━━━━━ Source excerpt
Skip to content

Data types

If we were to have the same ancestor with horses instead of apes, we would have been able to invent computers much earlier.
-- Yuhao Zhu, Gate of Heaven

Types of data are the foundation of programming languages. They define how one and zeros in the memory are interpreted as human-readable values. Mojo's data types are similar to Python's, but with some differences due to Mojo's static compilation nature.

In this chapter, we will discuss the most common data types in Mojo. They can be categorized into several categories: numeric types (integer, floats), composite types (list, tuple), and others types (boolean). The string type and the Mojo-featured SMID type will be further discussed in separate chapters String and SIMD. You can easily find the corresponding types in Python. The following table summarizes these data types:

Python typeDefault Mojo typeBe careful that
intIntIntegers in Mojo has ranges. Be careful of overflow.
floatFloat64Almost same behaviors. You can safely use it.
boolBoolSame.
listListElements in List in Mojo must be of the same data type.
tupleTupleVery similar, but you cannot iterate over a Tuple in Mojo.
setcollections.SetElements in Set in Mojo must be of the same data type.
dictcollections.DictKeys and values in Dict in Mojo must be of the same data type, respectively.
strStringSimilar behaviors. Note that String in Mojo is rapidly evolving.

Integer

In Mojo, the most common integer type is Int, which is either a 32-bit or 64-bit signed integer depending on your system. It is ensured to cover the range of addresses on your system. It is similar to the numpy.intp type in Python and the isize type in Rust. Note that it is different from the int type in Python, which is an arbitrary-precision integer type.
━━━━━━━━━━
━━━━━ Extracted data
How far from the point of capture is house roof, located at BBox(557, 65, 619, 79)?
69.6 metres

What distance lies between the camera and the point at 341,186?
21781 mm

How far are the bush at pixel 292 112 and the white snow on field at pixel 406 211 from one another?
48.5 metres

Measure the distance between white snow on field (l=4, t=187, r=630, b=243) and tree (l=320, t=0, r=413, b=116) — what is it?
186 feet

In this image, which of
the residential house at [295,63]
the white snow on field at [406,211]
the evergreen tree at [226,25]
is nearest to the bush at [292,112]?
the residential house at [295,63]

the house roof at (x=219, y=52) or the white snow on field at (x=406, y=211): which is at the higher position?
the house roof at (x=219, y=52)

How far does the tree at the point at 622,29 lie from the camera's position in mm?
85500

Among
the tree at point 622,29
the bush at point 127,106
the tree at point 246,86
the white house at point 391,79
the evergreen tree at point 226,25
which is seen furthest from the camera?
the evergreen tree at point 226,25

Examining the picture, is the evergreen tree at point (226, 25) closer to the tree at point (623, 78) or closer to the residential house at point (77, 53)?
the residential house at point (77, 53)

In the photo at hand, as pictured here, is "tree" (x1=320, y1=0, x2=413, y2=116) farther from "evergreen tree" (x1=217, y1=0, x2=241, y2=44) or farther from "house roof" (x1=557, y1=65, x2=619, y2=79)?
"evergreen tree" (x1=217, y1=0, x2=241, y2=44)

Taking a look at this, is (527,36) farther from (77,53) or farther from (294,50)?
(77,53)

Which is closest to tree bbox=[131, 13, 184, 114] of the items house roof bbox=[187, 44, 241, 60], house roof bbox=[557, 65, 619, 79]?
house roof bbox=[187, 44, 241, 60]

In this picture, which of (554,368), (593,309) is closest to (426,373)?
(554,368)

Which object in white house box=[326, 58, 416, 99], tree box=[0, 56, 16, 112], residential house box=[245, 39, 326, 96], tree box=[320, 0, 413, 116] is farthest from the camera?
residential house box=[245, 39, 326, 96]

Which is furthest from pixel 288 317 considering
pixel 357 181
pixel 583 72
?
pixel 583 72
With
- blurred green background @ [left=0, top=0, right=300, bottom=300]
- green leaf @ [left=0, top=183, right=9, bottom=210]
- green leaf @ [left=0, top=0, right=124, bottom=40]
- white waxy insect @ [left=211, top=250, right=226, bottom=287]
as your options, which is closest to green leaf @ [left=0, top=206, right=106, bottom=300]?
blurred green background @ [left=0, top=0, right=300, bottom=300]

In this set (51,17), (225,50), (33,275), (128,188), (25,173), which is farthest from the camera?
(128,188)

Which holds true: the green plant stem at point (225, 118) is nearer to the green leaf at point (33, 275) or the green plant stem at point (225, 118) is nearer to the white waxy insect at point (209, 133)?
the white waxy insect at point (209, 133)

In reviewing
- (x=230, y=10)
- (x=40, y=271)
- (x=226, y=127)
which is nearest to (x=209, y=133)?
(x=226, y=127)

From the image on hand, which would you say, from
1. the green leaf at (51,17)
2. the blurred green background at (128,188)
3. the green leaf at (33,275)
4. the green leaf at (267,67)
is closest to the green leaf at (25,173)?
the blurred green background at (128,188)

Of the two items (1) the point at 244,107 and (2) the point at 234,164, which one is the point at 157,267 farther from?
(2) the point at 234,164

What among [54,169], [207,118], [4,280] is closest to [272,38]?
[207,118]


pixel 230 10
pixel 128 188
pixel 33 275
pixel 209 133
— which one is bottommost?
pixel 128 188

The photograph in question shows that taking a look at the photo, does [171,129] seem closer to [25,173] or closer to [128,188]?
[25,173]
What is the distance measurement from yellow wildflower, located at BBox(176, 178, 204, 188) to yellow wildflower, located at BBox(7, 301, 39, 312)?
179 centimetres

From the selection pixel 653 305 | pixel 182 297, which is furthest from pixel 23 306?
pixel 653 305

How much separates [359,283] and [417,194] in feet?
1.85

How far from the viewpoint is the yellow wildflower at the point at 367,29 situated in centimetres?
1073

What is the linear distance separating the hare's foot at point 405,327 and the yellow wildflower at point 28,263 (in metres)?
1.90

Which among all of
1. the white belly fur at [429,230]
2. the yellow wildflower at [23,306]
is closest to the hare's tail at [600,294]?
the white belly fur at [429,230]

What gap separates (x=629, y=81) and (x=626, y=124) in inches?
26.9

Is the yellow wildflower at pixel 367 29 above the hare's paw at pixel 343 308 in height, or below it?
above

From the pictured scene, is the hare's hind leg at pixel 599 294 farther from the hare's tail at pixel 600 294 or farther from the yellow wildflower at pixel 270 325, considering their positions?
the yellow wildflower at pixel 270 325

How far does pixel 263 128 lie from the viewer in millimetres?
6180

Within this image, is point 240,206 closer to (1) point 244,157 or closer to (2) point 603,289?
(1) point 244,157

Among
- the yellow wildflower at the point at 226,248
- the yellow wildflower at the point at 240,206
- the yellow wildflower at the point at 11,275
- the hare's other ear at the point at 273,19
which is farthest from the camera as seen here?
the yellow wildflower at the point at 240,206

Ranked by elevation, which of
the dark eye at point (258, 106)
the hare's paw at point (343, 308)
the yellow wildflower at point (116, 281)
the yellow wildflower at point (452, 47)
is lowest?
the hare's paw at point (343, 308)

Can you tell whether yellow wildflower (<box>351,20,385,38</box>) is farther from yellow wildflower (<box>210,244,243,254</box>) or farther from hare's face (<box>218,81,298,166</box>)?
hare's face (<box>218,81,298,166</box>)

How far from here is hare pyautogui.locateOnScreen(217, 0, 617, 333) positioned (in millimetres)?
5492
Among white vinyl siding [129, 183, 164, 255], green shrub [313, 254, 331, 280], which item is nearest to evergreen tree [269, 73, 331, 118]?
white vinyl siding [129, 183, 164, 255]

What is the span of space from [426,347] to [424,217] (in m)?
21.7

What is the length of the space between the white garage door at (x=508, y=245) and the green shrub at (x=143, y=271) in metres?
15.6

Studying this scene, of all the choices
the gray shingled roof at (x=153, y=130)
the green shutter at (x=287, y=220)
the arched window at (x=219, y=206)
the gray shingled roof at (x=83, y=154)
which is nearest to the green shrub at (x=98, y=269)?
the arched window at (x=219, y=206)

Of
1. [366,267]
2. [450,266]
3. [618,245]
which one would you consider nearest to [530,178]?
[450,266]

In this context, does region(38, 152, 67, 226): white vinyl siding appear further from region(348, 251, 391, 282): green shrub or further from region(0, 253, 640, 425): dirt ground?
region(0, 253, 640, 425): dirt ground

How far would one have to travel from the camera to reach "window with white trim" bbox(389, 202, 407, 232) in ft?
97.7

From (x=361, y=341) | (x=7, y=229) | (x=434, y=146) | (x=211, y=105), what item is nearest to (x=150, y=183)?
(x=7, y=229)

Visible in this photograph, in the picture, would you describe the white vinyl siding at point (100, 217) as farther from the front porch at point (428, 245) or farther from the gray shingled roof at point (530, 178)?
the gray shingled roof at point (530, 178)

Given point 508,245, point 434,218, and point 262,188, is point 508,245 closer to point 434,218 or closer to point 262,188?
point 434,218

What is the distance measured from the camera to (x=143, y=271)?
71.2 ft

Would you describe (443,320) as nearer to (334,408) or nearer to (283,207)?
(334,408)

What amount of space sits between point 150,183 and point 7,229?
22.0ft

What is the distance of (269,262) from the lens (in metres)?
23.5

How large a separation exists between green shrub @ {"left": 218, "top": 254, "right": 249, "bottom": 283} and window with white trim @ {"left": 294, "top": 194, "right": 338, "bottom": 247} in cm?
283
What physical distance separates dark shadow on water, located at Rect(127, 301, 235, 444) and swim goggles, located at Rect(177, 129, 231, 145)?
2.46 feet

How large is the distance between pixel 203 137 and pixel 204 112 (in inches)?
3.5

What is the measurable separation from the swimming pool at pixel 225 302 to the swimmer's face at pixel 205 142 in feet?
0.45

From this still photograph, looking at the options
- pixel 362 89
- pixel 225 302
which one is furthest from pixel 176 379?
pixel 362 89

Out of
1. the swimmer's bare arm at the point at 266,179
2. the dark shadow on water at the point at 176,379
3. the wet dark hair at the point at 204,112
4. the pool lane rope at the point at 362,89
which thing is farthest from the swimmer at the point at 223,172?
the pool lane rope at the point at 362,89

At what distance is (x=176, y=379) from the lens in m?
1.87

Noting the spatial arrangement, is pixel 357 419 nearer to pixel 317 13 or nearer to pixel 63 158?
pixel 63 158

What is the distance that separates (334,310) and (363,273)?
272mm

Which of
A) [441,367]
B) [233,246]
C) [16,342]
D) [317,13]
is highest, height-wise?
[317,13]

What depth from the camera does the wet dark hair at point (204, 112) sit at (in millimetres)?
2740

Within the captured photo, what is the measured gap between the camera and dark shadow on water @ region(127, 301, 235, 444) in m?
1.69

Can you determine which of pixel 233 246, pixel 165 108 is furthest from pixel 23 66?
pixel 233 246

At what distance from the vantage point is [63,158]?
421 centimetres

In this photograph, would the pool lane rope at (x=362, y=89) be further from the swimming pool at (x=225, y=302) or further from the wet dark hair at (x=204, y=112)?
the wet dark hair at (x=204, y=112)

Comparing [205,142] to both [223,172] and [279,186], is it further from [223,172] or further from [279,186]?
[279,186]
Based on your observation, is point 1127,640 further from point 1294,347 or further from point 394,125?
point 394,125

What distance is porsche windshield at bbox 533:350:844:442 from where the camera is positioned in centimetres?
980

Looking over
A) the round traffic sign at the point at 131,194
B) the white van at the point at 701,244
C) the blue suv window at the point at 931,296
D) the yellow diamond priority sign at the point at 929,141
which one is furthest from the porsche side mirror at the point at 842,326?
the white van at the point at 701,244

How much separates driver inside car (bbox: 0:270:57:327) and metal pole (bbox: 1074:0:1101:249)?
━━━━━━━━━━
• **Written instruction 1**
In the Mojo data types page, translate "Types of data are the foundation of programming languages." into French.
• **Written instruction 2**
Write out the part of the Mojo data types page between "-- Yuhao Zhu, Gate" and "careful of overflow.", inclusive, with no changes.

• **Full answer 1**
Les types de données sont le fondement des langages de programmation.

• **Full answer 2**
-- Yuhao Zhu, Gate of Heaven

Types of data are the foundation of programming languages. They define how one and zeros in the memory are interpreted as human-readable values. Mojo's data types are similar to Python's, but with some differences due to Mojo's static compilation nature.

In this chapter, we will discuss the most common data types in Mojo. They can be categorized into several categories: numeric types (integer, floats), composite types (list, tuple), and others types (boolean). The string type and the Mojo-featured SMID type will be further discussed in separate chapters String and SIMD. You can easily find the corresponding types in Python. The following table summarizes these data types:

Python typeDefault Mojo typeBe careful that
intIntIntegers in Mojo has ranges. Be careful of overflow.